*** Opening of INFORMATION ***
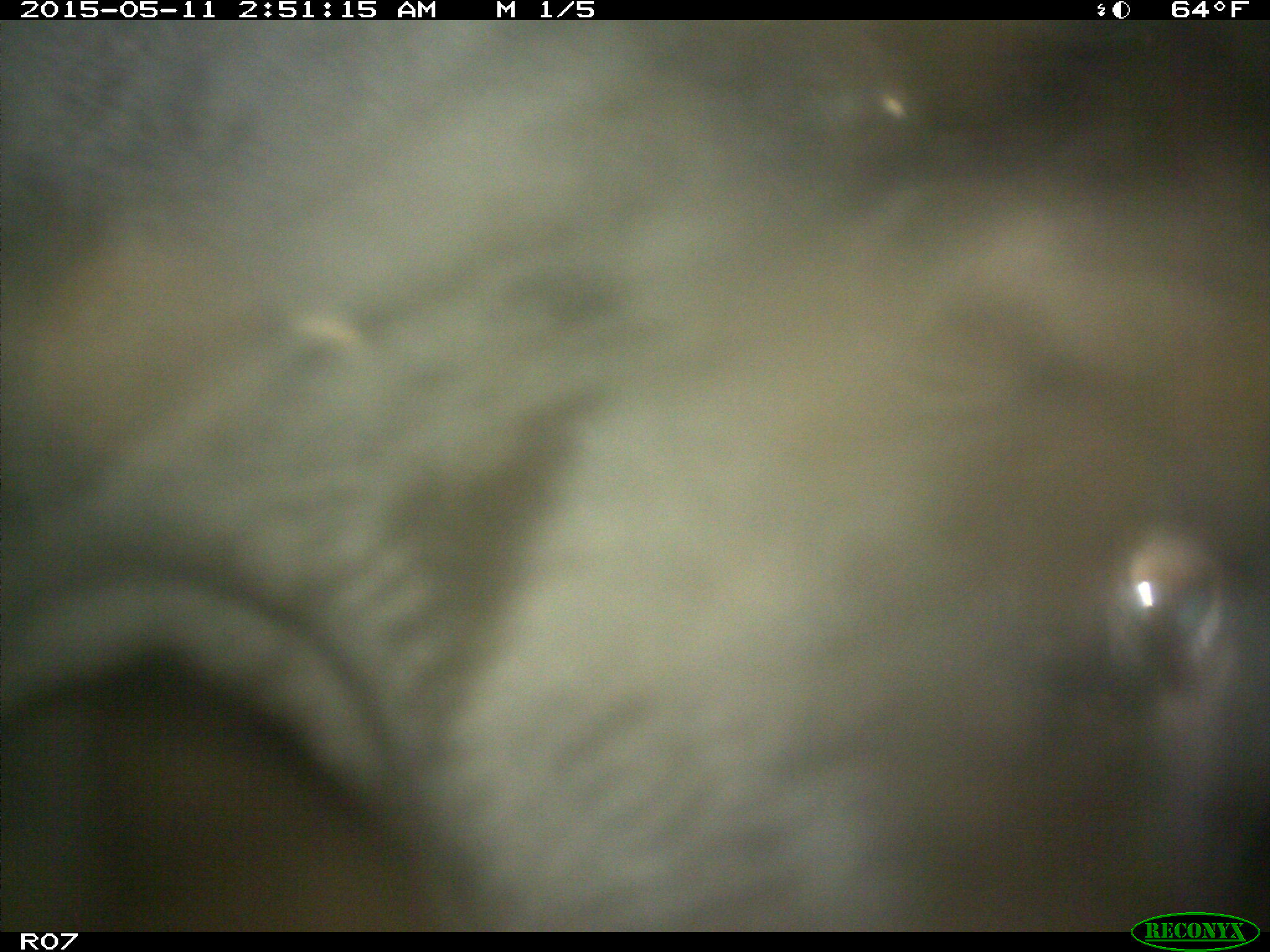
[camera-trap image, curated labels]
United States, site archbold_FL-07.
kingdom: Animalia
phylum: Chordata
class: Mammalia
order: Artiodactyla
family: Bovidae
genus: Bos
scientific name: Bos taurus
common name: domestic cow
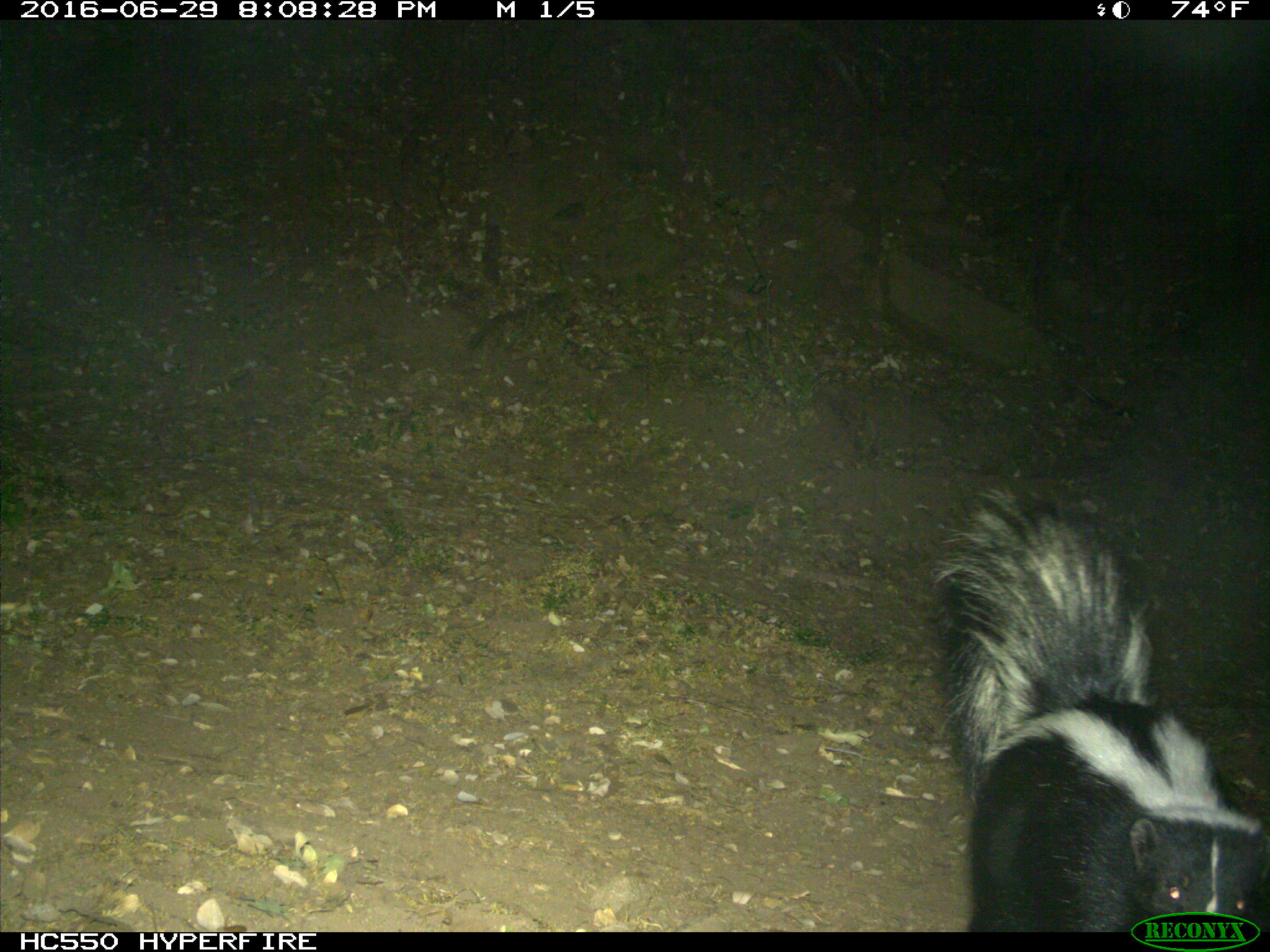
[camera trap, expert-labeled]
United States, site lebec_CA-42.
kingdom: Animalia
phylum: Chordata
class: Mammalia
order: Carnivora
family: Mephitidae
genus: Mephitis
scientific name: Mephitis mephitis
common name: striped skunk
*** Close of INFORMATION ***
**WHAT THE TASK REQUIRES:** Provide an exact copy of the records, excluding every picture.

**COMPLETED EXERCISE:**
[camera-trap image, curated labels]
United States, site archbold_FL-07.
kingdom: Animalia
phylum: Chordata
class: Mammalia
order: Artiodactyla
family: Bovidae
genus: Bos
scientific name: Bos taurus
common name: domestic cow
[camera trap, expert-labeled]
United States, site lebec_CA-42.
kingdom: Animalia
phylum: Chordata
class: Mammalia
order: Carnivora
family: Mephitidae
genus: Mephitis
scientific name: Mephitis mephitis
common name: striped skunk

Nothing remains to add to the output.